Huckabee's positions just don't come together. You cannot coherently go off on fiscal discipline issues and then demand more government money be spent on the poor. The very reason that the federal government has such a flimsy operation today is due to the fact that the majority of its annual budget is spent on social welfare programs. About $1.8T of its $2.7T budget is social welfare spending. That ranges from education, to welfare, to food stamps, to Medicare. Yet that isn't even close to what continuing these policies over the next twenty years will require.

2 Comments

Historic Republicanism does not hate government; it's just there to be as little of it as there can be. But they also recognize that government has to be paid for.

Can't argue with this Hucksterbee strawman. But I don't know of a single libertarian that's advocating no government; just minimalist government.

If you have a breakdown in the social structure of a community, it's going to result in a more costly government ... police on the streets, prison beds, court costs, alcohol abuse centers, domestic violence shelters, all are very expensive. What's the answer to that? Cut them out? Well, the libertarians say "yes, we shouldn't be funding that stuff."

Another strawman. Libertarians are not anarchists, as you've pointed out Mike. Besides, Hucksterbee is talking about treating the symptoms--various sorts of crime--with more government, rather than driving at the cause of the disease, which can be ironically solved with less government.

The funny part is, as a former Baptist pastor, H-Bee should be well familiar with the root causes of our current troubles: a rejection of Truth for a lie, and the government-sponsored removal of dad from the family.

However, while I'm in the "amen!" corner in attacking the War on Drugs, I differ from most libertarians about wide-scale legalizing of same. It's not rational, I'll admit, but there's a big part of my intuition that would just have a hard time doing so.

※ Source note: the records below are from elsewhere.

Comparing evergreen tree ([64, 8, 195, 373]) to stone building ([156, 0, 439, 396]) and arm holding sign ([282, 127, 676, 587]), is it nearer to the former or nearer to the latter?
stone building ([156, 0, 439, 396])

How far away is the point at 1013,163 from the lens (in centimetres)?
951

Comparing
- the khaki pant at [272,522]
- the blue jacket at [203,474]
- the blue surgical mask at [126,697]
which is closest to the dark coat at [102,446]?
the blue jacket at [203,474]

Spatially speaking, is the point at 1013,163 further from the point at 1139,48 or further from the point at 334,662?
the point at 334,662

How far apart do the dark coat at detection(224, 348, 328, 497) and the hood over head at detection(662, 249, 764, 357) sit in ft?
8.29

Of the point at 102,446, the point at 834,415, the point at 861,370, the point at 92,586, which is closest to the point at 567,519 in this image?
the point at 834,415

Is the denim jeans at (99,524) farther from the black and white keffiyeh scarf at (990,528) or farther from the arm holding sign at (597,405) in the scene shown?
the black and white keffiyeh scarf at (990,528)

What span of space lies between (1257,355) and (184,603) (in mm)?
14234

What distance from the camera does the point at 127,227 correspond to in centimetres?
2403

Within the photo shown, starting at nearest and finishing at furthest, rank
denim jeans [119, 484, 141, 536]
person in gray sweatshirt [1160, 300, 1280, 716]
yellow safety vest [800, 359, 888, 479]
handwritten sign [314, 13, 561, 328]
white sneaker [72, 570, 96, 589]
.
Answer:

As a rule of thumb, I am automatically suspicious of any pastor who advocates a real role of government in improving the morality of society or handling most moral issues. My wife, who is a conservative herself, once commented that if libertarians got hold of power and could give their ideas a shot that we would really see who has and who doesn't have God's blessing because the libertarians would take the wool off of society's eyes by letting people be more or less whoever they really are.